GIVEN REQUEST 1:
Transcribe the thread on local homeomorphisms from "This is only" up to and including "could be everything.".

PASSAGE SHOWN:

┏━━

If $\pi:X\to Y$ is a surjective local homeomorphism and $X$ is a smooth manifold, then does $Y$ become a smooth manifold?
This is only an answer to the original question.
Of course the minimal assumption is that $\pi$ is a surjection because $Y \setminus \pi(X)$ could be everything.
In general $Y$ need not even be Hausdorff. Let $X = \mathbb R \times \{1, 2\}$ with the obvious differentiable structure and let $Y$ be the line with two origins (call them $p_1,p_2$) which is the standard example of a "non-Hausdorff manifold" (see The Line with two origins). Define $\pi : X \to Y$ by $p(x,i) = x$ for $x \ne 0$ and $\pi(0,i) = p_i$.
So let us assume that $Y$ is Hausdorff. Since $\pi$ is a local homeomorphism, it is an open map and $Y$ is locally Euclidean. Since $X$ is a manifold, it has a countable base $\mathcal B$. It is then easy to see that $\pi(\mathcal B) = \{ \pi(B) \mid B \in \mathcal B \}$ is a (trivially countable) base for $Y$. Therefore $Y$ is a topological manifold. However, we cannot expect that there exists a differentiable structure on $Y$ such that $\pi$ is a local diffeomorphism (but note that this is a stronger requirement than $\pi$ smooth).

┗━━

SUPPLIED DATA:

┏━━

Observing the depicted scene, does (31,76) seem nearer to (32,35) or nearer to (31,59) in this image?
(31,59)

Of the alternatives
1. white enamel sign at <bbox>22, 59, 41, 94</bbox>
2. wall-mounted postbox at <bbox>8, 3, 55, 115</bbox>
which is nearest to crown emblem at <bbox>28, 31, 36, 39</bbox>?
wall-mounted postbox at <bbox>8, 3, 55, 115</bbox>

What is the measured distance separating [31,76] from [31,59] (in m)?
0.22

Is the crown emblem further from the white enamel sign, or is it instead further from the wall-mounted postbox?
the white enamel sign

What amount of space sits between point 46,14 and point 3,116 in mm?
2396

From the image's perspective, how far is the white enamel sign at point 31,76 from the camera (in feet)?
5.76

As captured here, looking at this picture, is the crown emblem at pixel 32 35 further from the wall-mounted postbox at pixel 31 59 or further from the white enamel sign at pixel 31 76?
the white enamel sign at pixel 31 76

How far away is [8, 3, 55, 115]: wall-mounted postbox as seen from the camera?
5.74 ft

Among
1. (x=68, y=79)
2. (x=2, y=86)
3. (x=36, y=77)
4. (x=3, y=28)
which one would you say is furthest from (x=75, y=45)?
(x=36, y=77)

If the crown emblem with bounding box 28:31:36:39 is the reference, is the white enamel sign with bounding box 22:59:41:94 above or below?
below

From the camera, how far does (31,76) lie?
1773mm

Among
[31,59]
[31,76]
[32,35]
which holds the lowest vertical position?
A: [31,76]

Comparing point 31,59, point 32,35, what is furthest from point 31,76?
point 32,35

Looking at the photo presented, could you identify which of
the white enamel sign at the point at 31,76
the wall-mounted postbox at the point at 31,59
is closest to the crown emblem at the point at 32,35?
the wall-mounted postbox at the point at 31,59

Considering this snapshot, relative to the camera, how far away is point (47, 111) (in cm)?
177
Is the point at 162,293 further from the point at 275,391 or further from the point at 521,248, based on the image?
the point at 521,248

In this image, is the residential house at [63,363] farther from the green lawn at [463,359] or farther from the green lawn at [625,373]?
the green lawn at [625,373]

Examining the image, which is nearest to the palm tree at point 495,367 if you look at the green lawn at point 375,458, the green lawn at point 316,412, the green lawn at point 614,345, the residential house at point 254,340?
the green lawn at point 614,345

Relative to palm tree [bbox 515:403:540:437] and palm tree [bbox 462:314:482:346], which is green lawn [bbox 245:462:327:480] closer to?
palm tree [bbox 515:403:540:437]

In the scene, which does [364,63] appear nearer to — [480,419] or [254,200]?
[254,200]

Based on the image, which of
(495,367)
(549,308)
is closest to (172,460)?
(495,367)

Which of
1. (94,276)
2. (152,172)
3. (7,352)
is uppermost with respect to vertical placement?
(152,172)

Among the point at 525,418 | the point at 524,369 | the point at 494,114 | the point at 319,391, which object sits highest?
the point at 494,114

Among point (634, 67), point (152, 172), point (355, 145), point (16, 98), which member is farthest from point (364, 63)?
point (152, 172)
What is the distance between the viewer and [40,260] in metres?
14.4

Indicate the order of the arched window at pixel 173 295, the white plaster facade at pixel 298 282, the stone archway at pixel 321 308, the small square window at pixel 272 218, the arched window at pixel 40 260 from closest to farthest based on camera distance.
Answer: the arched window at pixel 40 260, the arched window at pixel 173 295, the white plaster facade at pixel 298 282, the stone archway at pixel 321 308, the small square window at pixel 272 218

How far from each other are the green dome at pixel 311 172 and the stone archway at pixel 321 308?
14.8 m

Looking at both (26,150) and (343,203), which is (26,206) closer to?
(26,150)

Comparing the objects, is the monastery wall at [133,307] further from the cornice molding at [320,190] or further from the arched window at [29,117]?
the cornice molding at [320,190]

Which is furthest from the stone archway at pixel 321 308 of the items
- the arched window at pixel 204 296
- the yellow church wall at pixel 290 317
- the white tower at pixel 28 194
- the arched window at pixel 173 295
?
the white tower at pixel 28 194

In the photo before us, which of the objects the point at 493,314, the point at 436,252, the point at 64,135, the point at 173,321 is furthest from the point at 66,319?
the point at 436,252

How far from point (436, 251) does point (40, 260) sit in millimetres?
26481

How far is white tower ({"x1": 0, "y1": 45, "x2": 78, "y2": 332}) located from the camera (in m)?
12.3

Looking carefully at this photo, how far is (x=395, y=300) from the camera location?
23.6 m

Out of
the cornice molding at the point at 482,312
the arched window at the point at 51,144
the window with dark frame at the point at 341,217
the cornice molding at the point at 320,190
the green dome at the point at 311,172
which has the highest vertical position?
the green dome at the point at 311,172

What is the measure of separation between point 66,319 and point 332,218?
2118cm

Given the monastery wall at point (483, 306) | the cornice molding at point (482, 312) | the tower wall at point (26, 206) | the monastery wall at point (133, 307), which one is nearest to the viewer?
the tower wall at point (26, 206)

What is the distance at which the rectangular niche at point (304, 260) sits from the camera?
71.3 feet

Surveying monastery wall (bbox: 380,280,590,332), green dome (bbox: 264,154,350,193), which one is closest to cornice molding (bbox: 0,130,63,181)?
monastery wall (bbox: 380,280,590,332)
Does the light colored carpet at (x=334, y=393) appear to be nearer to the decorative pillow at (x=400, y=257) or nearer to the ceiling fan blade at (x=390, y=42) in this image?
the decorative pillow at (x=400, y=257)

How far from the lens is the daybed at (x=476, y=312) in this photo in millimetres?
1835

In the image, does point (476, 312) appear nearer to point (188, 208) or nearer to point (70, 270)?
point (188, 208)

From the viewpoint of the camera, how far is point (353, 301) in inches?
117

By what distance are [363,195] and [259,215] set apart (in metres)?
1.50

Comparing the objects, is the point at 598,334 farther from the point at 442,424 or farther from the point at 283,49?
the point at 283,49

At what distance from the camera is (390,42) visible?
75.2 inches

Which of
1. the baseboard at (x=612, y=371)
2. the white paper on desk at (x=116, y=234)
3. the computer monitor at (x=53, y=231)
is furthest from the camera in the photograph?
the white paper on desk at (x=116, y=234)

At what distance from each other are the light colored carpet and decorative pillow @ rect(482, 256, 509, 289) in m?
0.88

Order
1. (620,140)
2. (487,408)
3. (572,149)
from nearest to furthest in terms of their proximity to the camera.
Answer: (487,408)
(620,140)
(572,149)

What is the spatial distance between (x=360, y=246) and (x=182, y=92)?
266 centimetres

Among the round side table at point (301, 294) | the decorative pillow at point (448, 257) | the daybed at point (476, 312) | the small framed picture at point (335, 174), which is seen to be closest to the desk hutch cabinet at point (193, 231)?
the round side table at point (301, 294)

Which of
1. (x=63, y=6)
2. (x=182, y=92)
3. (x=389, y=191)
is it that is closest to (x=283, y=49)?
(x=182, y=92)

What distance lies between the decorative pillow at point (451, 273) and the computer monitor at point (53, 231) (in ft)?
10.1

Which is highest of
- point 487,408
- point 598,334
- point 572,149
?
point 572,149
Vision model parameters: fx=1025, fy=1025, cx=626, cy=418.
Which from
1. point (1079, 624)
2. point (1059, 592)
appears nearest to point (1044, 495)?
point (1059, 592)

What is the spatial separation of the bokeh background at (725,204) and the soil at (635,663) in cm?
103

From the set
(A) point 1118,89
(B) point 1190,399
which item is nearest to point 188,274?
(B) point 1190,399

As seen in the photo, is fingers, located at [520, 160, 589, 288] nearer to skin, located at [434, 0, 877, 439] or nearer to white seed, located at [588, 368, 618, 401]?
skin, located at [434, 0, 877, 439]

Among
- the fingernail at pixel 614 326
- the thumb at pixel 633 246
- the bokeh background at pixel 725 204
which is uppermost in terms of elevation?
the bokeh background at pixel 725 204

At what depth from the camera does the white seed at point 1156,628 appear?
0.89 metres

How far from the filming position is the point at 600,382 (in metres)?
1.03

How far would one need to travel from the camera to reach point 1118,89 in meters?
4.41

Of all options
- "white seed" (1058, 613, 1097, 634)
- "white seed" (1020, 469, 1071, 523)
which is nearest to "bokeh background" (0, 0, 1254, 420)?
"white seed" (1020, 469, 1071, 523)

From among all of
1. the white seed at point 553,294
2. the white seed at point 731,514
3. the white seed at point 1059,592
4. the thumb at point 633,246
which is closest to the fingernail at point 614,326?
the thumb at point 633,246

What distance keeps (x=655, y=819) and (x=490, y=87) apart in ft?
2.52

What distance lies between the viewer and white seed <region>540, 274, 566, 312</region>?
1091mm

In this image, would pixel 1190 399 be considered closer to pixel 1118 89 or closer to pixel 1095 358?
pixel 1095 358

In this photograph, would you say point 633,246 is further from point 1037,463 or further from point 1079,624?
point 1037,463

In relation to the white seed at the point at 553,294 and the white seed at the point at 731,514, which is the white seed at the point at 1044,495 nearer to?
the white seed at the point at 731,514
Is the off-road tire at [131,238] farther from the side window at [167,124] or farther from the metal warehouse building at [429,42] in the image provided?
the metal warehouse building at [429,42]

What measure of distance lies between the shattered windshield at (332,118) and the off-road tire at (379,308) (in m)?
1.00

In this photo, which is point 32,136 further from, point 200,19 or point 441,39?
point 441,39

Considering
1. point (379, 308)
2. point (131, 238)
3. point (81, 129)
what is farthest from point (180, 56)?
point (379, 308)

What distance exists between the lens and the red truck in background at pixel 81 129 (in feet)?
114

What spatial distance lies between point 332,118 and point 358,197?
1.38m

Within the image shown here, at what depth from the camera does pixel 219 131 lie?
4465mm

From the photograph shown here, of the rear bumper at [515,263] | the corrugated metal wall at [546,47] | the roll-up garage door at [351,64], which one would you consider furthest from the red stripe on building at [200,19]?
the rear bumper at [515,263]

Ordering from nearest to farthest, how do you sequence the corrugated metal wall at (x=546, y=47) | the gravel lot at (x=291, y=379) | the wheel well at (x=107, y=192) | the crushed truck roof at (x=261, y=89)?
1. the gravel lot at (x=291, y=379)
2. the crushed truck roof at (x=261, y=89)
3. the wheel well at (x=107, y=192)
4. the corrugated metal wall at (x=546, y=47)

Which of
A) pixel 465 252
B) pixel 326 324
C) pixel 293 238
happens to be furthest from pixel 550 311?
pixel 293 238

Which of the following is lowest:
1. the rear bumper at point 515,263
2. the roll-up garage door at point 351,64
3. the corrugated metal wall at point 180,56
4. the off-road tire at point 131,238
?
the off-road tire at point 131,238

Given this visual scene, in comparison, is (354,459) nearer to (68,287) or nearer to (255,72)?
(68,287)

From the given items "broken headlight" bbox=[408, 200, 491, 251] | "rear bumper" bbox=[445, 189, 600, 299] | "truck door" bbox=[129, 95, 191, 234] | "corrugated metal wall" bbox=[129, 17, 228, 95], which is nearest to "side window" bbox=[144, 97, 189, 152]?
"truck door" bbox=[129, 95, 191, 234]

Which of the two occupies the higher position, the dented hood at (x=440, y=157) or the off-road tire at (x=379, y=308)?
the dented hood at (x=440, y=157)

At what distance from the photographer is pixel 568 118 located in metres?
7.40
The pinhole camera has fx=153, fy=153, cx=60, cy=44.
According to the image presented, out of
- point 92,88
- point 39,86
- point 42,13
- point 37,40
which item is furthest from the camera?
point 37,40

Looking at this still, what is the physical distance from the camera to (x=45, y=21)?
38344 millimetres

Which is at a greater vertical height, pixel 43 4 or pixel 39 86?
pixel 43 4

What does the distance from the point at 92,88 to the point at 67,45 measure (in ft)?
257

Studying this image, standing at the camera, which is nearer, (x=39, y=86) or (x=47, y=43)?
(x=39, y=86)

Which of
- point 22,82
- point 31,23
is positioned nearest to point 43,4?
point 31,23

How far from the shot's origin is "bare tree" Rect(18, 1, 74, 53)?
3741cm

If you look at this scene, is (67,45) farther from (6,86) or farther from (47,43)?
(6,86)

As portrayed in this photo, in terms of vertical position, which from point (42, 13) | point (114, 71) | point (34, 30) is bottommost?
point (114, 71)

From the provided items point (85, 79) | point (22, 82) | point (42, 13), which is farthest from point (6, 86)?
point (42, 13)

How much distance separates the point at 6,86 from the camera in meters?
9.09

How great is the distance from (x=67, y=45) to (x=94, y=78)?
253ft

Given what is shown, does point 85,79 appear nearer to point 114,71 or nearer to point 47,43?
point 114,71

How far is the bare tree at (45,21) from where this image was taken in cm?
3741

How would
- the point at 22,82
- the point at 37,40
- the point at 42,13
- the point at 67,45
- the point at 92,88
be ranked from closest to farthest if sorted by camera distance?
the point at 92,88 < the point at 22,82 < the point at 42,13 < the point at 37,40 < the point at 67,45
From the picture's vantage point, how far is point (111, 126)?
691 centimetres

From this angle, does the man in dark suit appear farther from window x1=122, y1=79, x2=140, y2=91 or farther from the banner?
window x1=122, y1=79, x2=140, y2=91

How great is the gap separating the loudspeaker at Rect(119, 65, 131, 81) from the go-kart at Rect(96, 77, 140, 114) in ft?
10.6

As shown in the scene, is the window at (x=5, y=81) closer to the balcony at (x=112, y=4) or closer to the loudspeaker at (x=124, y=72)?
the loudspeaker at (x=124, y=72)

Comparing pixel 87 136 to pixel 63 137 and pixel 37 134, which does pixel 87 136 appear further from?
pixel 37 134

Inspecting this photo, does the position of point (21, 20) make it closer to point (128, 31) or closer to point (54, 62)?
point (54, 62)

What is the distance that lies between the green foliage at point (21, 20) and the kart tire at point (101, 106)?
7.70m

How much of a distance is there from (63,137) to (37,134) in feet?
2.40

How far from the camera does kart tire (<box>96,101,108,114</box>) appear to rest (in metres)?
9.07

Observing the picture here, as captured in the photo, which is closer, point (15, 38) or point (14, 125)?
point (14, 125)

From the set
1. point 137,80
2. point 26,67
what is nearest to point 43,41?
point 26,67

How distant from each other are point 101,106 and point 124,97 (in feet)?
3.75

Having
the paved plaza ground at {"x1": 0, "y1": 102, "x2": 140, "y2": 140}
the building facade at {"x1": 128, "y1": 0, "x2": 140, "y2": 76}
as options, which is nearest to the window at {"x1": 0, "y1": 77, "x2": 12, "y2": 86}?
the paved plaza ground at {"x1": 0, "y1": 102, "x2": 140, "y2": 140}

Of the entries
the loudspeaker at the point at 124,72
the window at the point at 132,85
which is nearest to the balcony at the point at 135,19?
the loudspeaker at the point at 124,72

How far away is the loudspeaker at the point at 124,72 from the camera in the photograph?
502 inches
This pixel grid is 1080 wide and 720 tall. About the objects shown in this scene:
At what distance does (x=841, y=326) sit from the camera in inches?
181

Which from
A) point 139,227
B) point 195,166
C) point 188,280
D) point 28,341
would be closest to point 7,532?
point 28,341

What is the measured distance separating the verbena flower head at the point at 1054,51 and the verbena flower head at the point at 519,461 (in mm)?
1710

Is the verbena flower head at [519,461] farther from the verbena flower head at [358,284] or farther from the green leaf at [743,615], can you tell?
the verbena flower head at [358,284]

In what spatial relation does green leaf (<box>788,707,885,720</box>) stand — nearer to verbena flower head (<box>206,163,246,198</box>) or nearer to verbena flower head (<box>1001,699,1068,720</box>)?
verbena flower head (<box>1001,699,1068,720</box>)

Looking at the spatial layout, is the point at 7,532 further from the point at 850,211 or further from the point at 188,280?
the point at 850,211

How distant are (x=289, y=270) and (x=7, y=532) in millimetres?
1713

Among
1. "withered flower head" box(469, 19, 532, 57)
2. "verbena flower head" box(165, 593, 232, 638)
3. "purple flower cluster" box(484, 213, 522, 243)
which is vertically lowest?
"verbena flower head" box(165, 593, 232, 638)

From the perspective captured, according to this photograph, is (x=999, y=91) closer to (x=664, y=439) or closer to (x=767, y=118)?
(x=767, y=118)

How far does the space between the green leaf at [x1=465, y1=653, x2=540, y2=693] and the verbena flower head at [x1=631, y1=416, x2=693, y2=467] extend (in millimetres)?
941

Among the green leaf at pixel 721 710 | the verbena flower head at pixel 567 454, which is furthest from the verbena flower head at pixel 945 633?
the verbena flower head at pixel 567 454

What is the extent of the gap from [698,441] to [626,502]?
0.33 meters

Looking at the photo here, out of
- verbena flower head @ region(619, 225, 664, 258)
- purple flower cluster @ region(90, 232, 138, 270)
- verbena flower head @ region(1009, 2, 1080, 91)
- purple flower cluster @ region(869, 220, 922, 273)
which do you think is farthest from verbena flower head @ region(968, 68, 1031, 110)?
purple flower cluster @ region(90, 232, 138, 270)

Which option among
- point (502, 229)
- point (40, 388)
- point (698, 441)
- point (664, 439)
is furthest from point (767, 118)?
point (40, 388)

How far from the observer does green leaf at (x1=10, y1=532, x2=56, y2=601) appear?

┗━━

GIVEN REQUEST 2:
How many lines of the entries contain the string "dark"? Case counts, and reply with the number only.

COMPLETE OUTPUT 1:
This is only an answer to the original question.
Of course the minimal assumption is that $\pi$ is a surjection because $Y \setminus \pi(X)$ could be everything.

COMPLETE OUTPUT 2:
2